CUCC Expedition Handbook

Updating the website - HOWTO

Rationale for having a system at all:

For years, the website has been built by hand-editing HTML pages, "traditionally" by one or two people, in constant email contact. Obviously those people were thoroughly familiar with the locations of all the pages, the conventions used for naming files, the style used throughout the site and a few conventions for adding things which made the site easier to maintain. There are also a few odd tools written to hack from one format (such as a scanned journal page) to another which those users were happy with (but which may not be useful for anyone else - typically written in BBC Basic on an Acorn machine :-). The survey dataset was maintained in much the same way, though a lot more of that work was done actually on expedition, and therefore by a lot more people.

This work becomes quite onerous when neither of the two usual maintainers went on expo this year, and in any case, it is usually far better for the people who actually explored the cave to integrate their stuff into the existing cave descriptions. To make this easier (indeed, possible !), both the web pages and the survey data are now held in a CVS repository, which means lots of people can edit different parts (even different parts of the same file) at the same time without causing chaos, and a record is kept of who changed what, and why.

This how-to guide is split into two parts - one for those who have never used CVS before, and one for everyone, outlining the structure of the site and the few conventions used within it. It is still possible for you to contribute to the updating of the site without learning CVS, by sending changes or fault reports (as plain text) to one of the regular maintainers - it is not one of the aims of this system to exclude non-computer-nerds, just to reduce the computer-nerds' workload :-)

The CVS bit

This bit should not change significantly with structural change to the website (such as serving it all via PHP from a database). I hope it is all clear - it was written in parallel with my own learning how to use CVS. It may be verbose, but I hope that writing it this way means that it is low on omissions.

CVS Rationale:

The problem with having more than one or two people do the work is that it generates increasing amounts of email to ensure that people don't update old versions of pages, and throw away someone else's recent work. The solution to all this is to put the entire site into a system called "Concurrent Versions System" under which lots of people can make changes, all of which are safely merged together without losing any changes. Just occasionally, the system will detect that two people have changed the same bit of text in conflicting ways, and it is then up to them to sort it out, but this is a great improvement over what has gone before.

How does it work ?

There is a central CVS repository, from which someone needing to do updates can "check out" a copy of the page they want to change. They then make the changes or additions required, and "commit" the new page back into the system. The system keeps a record of all such changes, with a log message in which you should say why the change was made (the system knows who you are and when you committed the change, so you don't need to tell it that).
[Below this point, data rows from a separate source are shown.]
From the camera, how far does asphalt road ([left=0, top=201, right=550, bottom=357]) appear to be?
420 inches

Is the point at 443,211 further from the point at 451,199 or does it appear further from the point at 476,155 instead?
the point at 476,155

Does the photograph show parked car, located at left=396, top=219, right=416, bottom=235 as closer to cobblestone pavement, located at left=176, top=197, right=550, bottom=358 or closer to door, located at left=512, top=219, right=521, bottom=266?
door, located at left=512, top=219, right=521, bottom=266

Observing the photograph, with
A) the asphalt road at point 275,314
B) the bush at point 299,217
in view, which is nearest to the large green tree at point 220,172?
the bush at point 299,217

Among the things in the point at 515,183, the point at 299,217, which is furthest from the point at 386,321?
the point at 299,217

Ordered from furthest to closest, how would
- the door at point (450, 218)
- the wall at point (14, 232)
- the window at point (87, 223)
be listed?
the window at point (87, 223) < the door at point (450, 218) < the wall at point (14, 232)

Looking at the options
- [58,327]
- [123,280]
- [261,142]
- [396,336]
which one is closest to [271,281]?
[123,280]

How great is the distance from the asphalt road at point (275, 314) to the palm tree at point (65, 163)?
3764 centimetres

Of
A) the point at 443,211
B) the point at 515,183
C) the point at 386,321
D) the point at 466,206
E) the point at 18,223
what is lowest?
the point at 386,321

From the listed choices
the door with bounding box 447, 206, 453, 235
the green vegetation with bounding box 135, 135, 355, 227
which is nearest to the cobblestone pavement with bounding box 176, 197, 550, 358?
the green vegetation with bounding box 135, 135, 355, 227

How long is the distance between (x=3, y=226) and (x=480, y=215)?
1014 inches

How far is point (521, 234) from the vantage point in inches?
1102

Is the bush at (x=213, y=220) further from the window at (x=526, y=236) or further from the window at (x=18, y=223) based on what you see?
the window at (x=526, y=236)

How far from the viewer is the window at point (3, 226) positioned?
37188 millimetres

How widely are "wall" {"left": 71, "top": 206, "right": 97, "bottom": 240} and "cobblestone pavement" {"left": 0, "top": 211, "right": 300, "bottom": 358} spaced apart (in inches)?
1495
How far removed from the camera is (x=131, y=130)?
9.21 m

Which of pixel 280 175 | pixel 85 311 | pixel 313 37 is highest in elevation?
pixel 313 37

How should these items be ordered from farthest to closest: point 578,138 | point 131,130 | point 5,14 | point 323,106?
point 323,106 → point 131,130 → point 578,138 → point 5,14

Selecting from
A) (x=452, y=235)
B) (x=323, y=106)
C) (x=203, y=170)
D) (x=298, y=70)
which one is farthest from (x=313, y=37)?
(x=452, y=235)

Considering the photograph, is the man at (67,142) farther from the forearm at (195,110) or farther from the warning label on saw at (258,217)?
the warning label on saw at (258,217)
In order to join in the work, the central CVS repository needs to know about you, so it can allow you to commit changes into the system (and thus to stop random hackers replacing cave surveys with redirects to a porn site, or whatever).

Becoming a website updater

Software requirements

You need a system which has a CVS client and supports SSH, so that you can log in without sending a password in clear text over the Internet. You need an editor with which you are happy to edit web pages. Ideally this will NOT be one of the commercial WYSIWYG web editors which add whole loads of guff to your webpage in a manner that you don't see (and which, incidentally, makes the pages vastly harder to maintain for the next person who comes along with a basic HTML editor, not to mention making the pages load more slowly and typically work in fewer browsers). Most of us use basic text editors with extensions that make editing HTML easier. The easiest way to get all this is to have a Linux machine, since most distributions have all the tools you need ready built in. The rest of this page assumes that you are doing all this on a recent Linux system. There are a few useful links for those using Mac, RISC OS or Windows machines along with the links to more detailed documentation at the end of this page. The CVS machine itself is a Linux box, and some of the commands you need to use involve typing at the command line on that machine, so some familiarity with Unix/Linux will make you feel more at home.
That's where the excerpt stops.